__Reading text__.
▼

Please help with solutions to this question

a) On a single-CPU system, under what circumstances does a multithreaded program using kernel threads provide better performance (such as faster execution time) compared to a singlethreaded solution (that does not use asynchronous or event-based programming) ?

Explain with general principles. Give TWO example applications.

b) A new operating system provides a synchronization API and a library for user-level programs (i.e. like the pthread) for which the mutex lock and unlock operation are implemented with test_and_set like this:

void mutex_lock(mutex* plock) { while (test_and_set(plock)) { }; } void mutex_unlock(mutex* plock) { *plock = false; }

Is this implementation of mutex synchronization correct for use in general purpose user-level applications? What could go wrong ? It helps to think of an example application, like the bounded-buffer problem or the dining philosophers.

c) On a running Linux kernel (version > 2.6) at some point the thread_info.preempt_count field for a kernel task we call A is equal to 2. (Linux kernel synchronization is discussed in the textbook). Answer these questions:

c1) Is task A currently preemptable? Explain.

c2) What is new value of thread_info.preempt_count field for task A after it acquires a new lock ? Explain.

c3) What is the condition for kernel task A to be safely interruptible ?

c4) Assuming that all locks held by task A are spinlocks, how many CPUs are on that computer ?

▲

__Provided records__.
▼

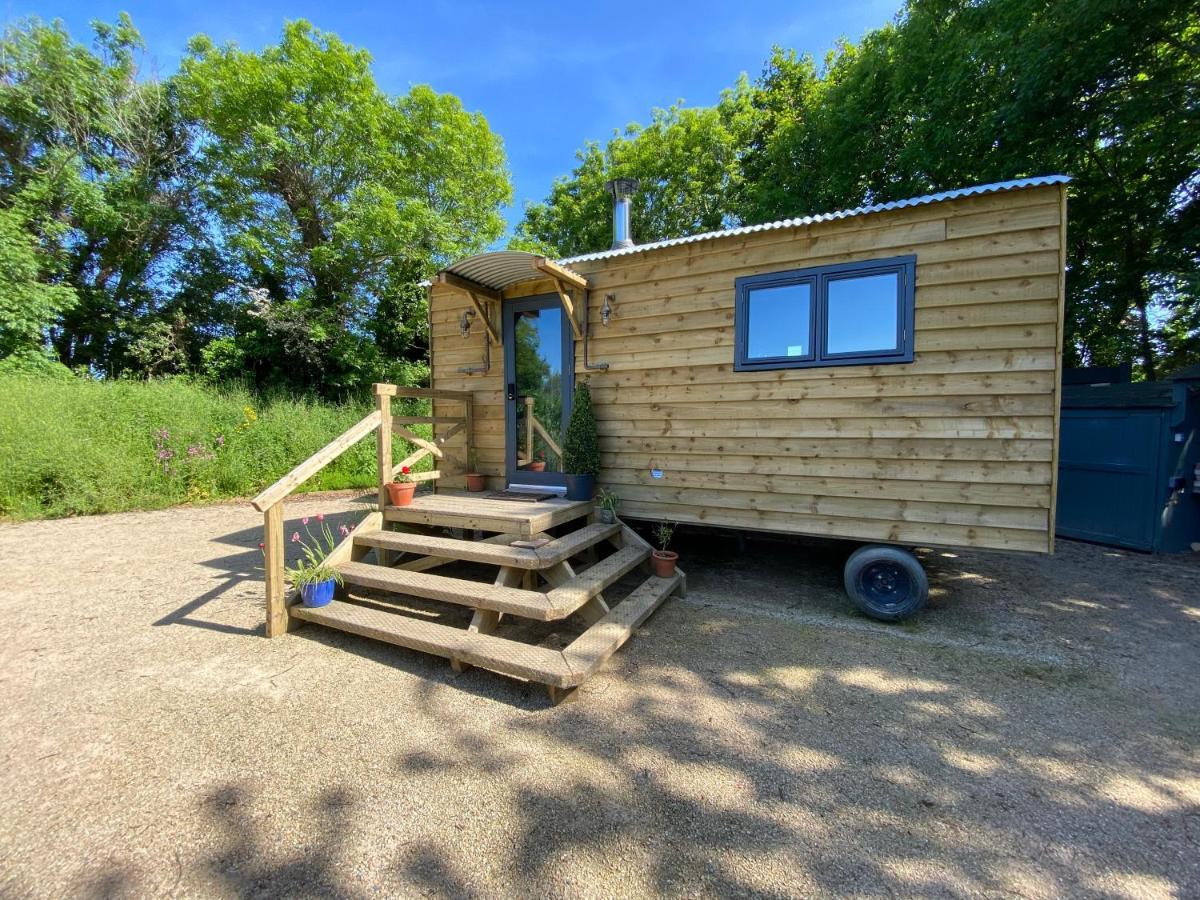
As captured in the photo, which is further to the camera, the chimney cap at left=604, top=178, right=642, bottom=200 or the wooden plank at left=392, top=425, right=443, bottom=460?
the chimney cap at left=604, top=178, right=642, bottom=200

▲
▼

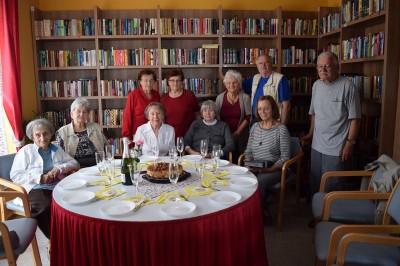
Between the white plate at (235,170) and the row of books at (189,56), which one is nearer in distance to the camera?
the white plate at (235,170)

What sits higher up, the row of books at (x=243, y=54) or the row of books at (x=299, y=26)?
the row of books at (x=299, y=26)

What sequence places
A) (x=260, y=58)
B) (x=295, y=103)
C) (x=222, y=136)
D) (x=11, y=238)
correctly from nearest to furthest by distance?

▲

__Problems and tasks__.
(1) According to the forum post on threads and synchronization, why should one think of an application such as the bounded-buffer problem or the dining philosophers when judging the test_and_set mutex implementation?
(2) From the listing, extract the part that opens with the line containing "What sits higher" and closes with the line containing "correctly from nearest".
The forum post and the listing have no connection to each other.

__Answers__.
(1) The forum post states that thinking of such an example application helps in deciding whether the mutex implementation is correct for general-purpose user-level applications and what could go wrong with it.

(2)
What sits higher up, the row of books at (x=243, y=54) or the row of books at (x=299, y=26)?
the row of books at (x=299, y=26)

What sequence places
A) (x=260, y=58)
B) (x=295, y=103)
C) (x=222, y=136)
D) (x=11, y=238)
correctly from nearest to furthest by distance?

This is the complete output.